Assignment 1: 3D Photography with Planar Shadows

Instructor: Gabriel Taubin

Assignment developed by: Douglas Lanman

Figure 1: 3D Photography using Planar Shadows. From left to right: the capture setup, an image from the scanning sequence, and a reconstruction (rendered as a colored point cloud).

Downloads: handout, support code

Sequences: calibration, chiquita, frog, man, schooner, urn, yong

## Introduction

The goal of this assignment is to build an inexpensive, yet accurate, 3D scanner using household items and a camera. Specifically, we'll implement the "desktop scanner" originally proposed by Jean-Yves Bouguet and Pietro Perona [3]. As shown in Figure 1, our instantiation of this system is composed of five primary items: a camera, a point-like light source, a stick, two planar surfaces, and a calibration checkerboard. By waving the stick in front of the light source, the user can cast planar shadows into the scene. As we'll demonstrate in this handout, the depth at each pixel can then be recovered using simple geometric reasoning.

In the course of completing this homework, you will need to develop a good understanding of camera calibration, Euclidean coordinate transformations, manipulation of implicit and parametric parameterizations of lines and planes, and efficient numerical methods for solving least-squares problems. Before you begin this assignment, you should first browse the original project website [3] and obtain a copy of the IJCV publication [4] – which we'll reference several times in this document.

## 1 Data Capture

This assignment does not require you to construct the actual scanning apparatus. Instead, we have provided you with nine test sequences collected using our setup. As shown in Figures 3-10, there are a variety of objects available – ranging from those with smooth surfaces to those with multiple self-occlusions. As we'll describe in the following sections, reconstruction requires accurate estimates of the of shadow boundaries. As a result, you will find that light-colored objects (e.g., the chiquita, frog, and man sequences) will be easiest to reconstruct. Since you'll need to estimate the intrinsic and extrinsic calibration of the camera, we've also provided the calib sequence composed of ten images of a checkerboard at various poses. All of these sequences can be obtained on the course website. Note that the frog and calib sequences are included in the /data directory of the support code package. For each sequence we have provided both a high-resolution 1024x768 sequence, as well as a low-resolution 512x384 sequence for development.

Before you proceed, briefly note some practical issues associated with this approach. First, it is important that every pixel be shadowed at some point in the sequence. As a result, you must wave the stick slow enough to ensure that this condition holds. In addition, the reconstruction method requires reliable estimates of the plane defined by the light source and the edge of the stick. Ambient illumination must be reduced so that a single planar shadow is cast by each edge of the stick. In addition, the light source must be sufficiently bright to allow the camera to operate with minimal gain – otherwise sensor noise will corrupt the final reconstruction. Finally, we note that these systems typically use a single halogen desk lamp with the reflector removed. This ensures that the light source is sufficiently point-like to produce abrupt shadow boundaries. Otherwise, the estimate of the shadow plane will not be reliable. Once you complete this assignment you may be inspired to build your own apparatus – keep these observations in mind.

• **INFORMATION PROVIDED**
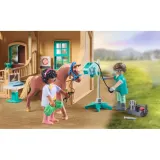 Playmobil Horses 71352 of Waterfall Иппотерапия и ветеринарная клиника 164 детали — фото 4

• **WORK REQUEST**
Carry the text on 3D scanning with planar shadows further, picking up after its last sentence. This material comes from a different source than the text about 3D scanning with planar shadows.

• **ANSWER FOR THIS EXERCISE**
## 2 Video Processing

If you've had a chance to review the IJCV publication [4], then you'll realize that we must begin by estimating two fundamental quantities from an input video sequence: (1) the time that a shadow enters a pixel and (2) the position of the shadow edge as a function of time. The following sections outline the basic procedures for performing these tasks. Please consult Section 2.4 in [4] or Section 6.2.4 in [2] for additional information.

Figure 2: Spatial and temporal shadow edge localization. (a) The shadow edges are determined by fitting a line to the set of zero crossings, along each row in the planar regions, of the difference image ΔI(x,y,t). (b) The shadow times are determined by finding the zero-crossings of the difference image ΔI(x,y,t) for each pixel (x,y) as a function of time t.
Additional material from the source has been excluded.